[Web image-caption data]
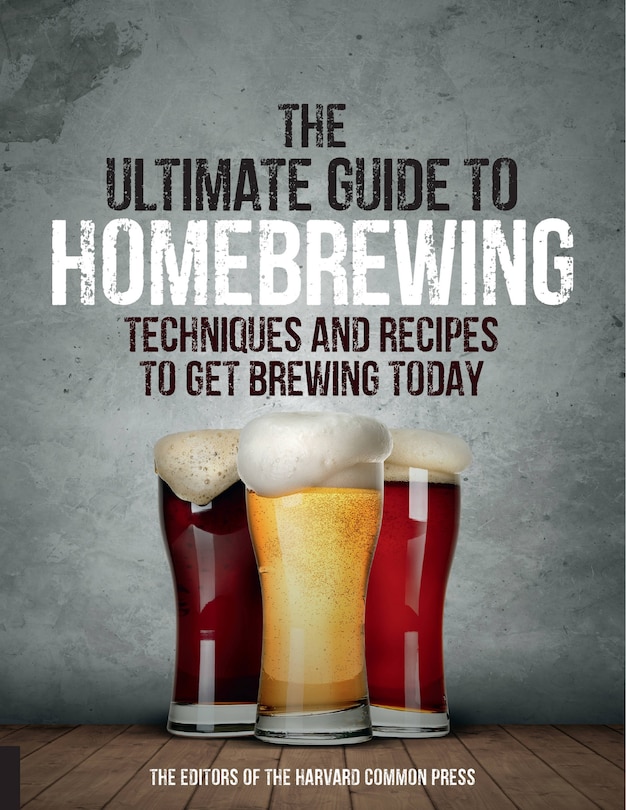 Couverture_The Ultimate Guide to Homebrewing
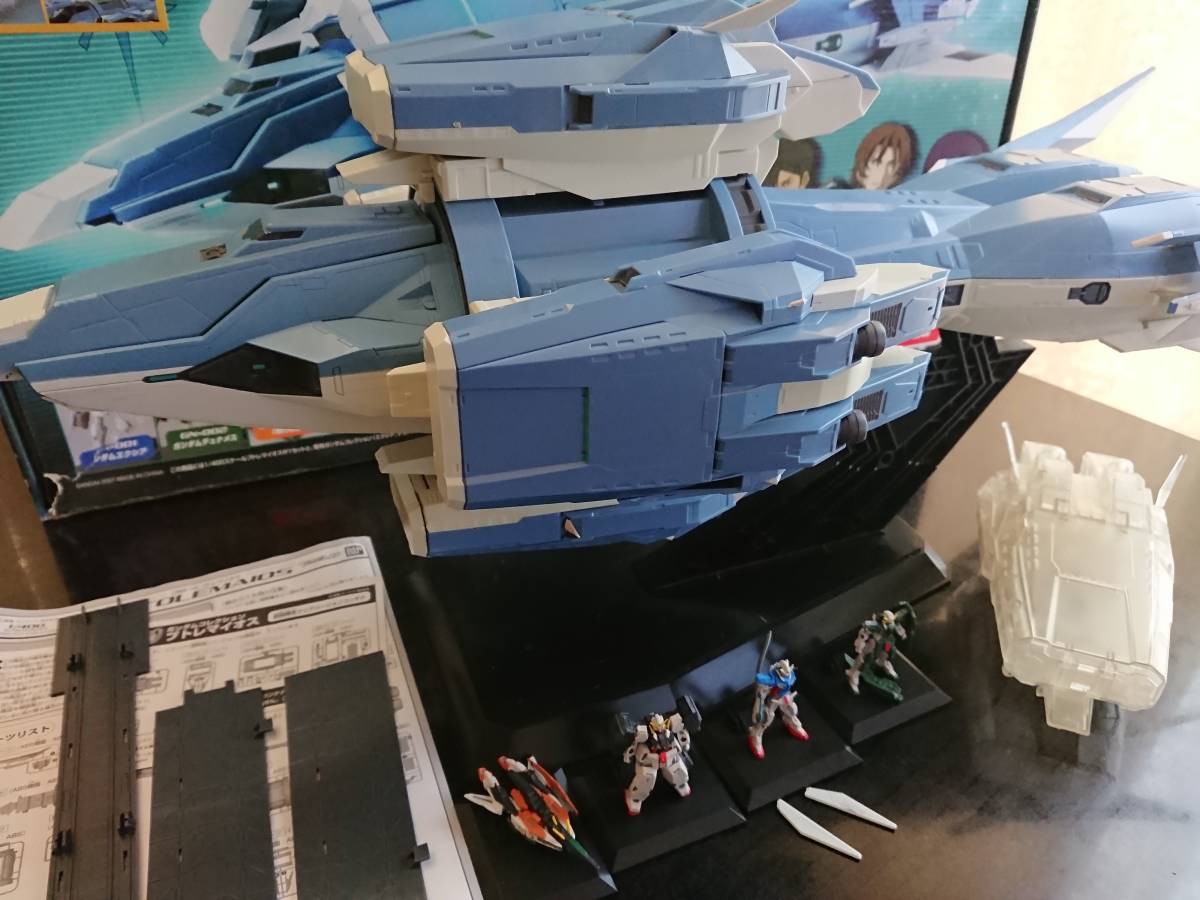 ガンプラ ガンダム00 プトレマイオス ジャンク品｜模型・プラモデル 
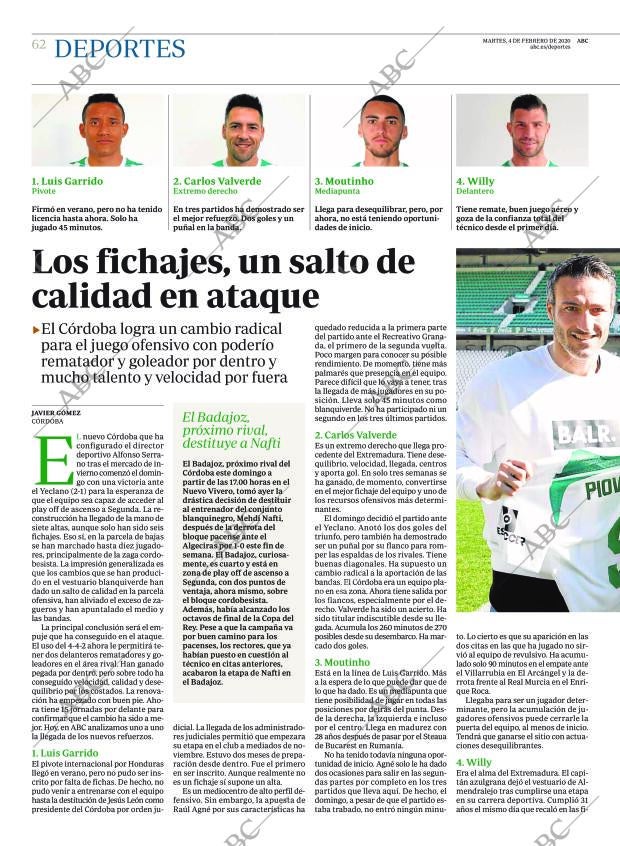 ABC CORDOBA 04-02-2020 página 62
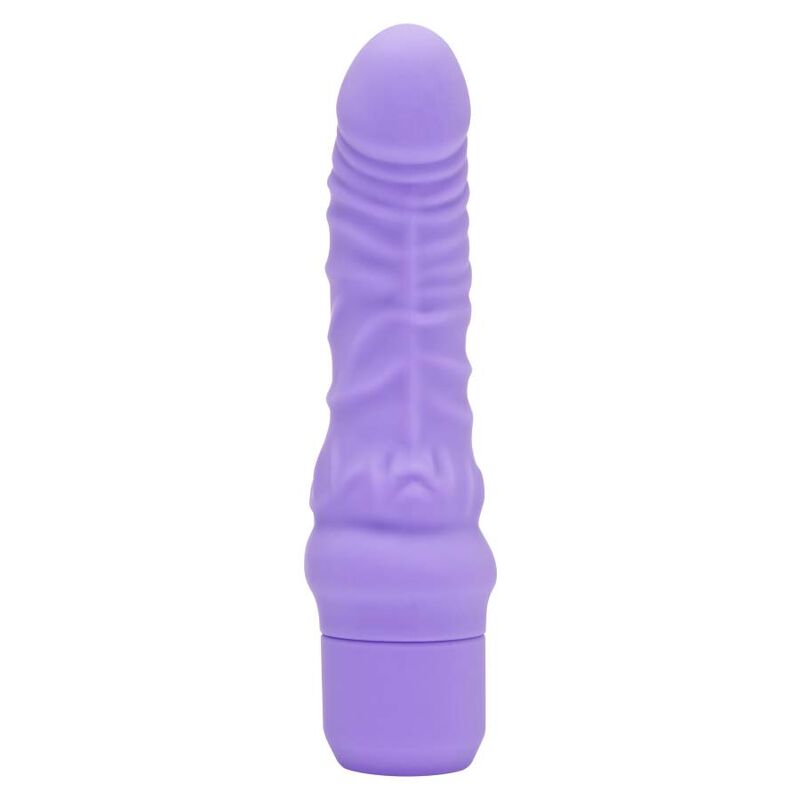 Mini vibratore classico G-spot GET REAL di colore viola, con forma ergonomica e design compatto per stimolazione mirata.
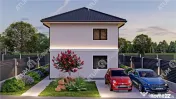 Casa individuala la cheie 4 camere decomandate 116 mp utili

* * *

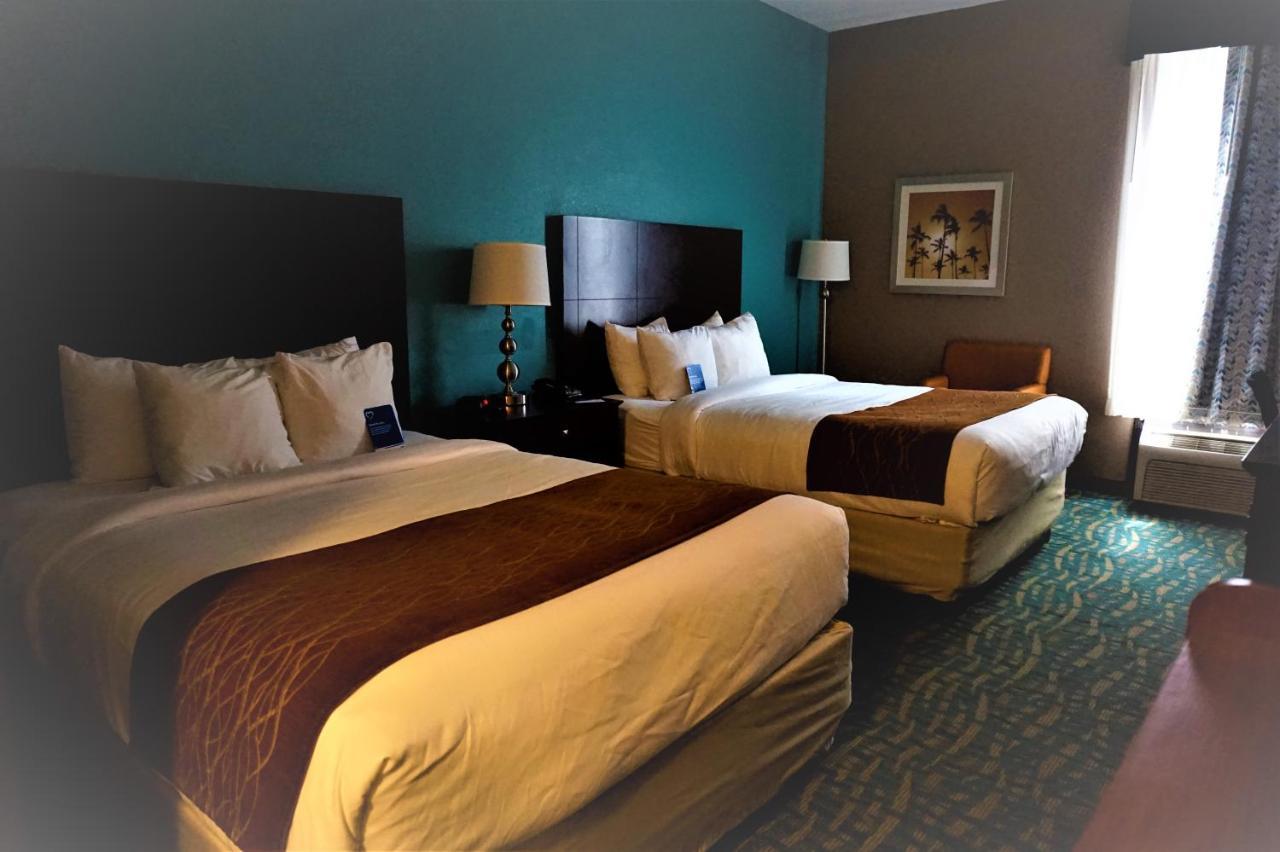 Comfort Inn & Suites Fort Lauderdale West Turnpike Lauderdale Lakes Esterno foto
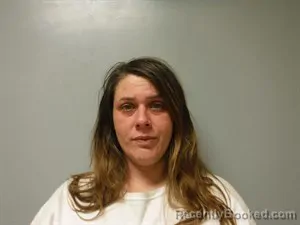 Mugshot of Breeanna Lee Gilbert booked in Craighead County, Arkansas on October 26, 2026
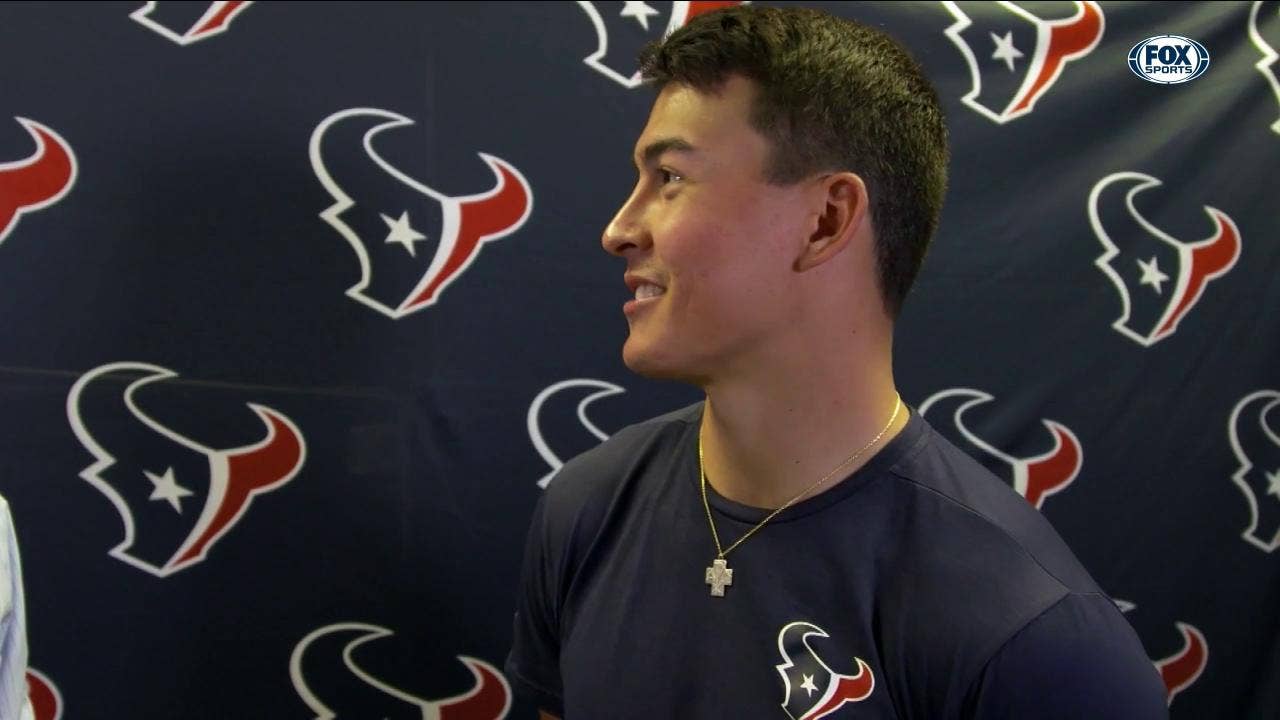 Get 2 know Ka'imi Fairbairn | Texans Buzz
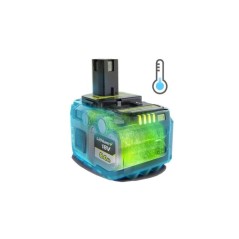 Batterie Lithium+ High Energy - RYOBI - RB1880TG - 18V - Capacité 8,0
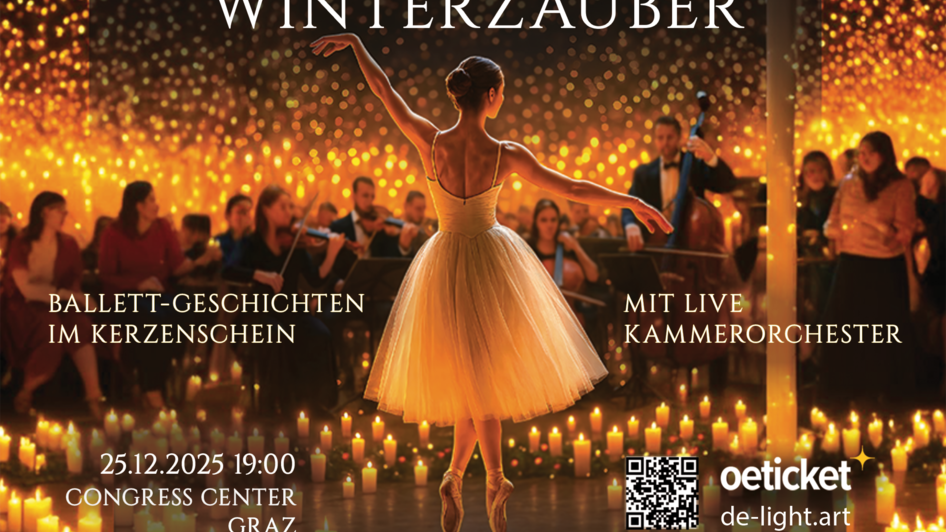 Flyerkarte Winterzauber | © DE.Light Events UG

◆ **Task requirements**:
Repeat everything from the line that contains "Couverture_The Ultimate Guide to Homebrewing" down to the line that contains "Casa individuala la", leaving the pictures out.

◆ **Answer to the problem**:
 Couverture_The Ultimate Guide to Homebrewing
 ガンプラ ガンダム00 プトレマイオス ジャンク品｜模型・プラモデル 
 ABC CORDOBA 04-02-2020 página 62
 Mini vibratore classico G-spot GET REAL di colore viola, con forma ergonomica e design compatto per stimolazione mirata.
 Casa individuala la cheie 4 camere decomandate 116 mp utili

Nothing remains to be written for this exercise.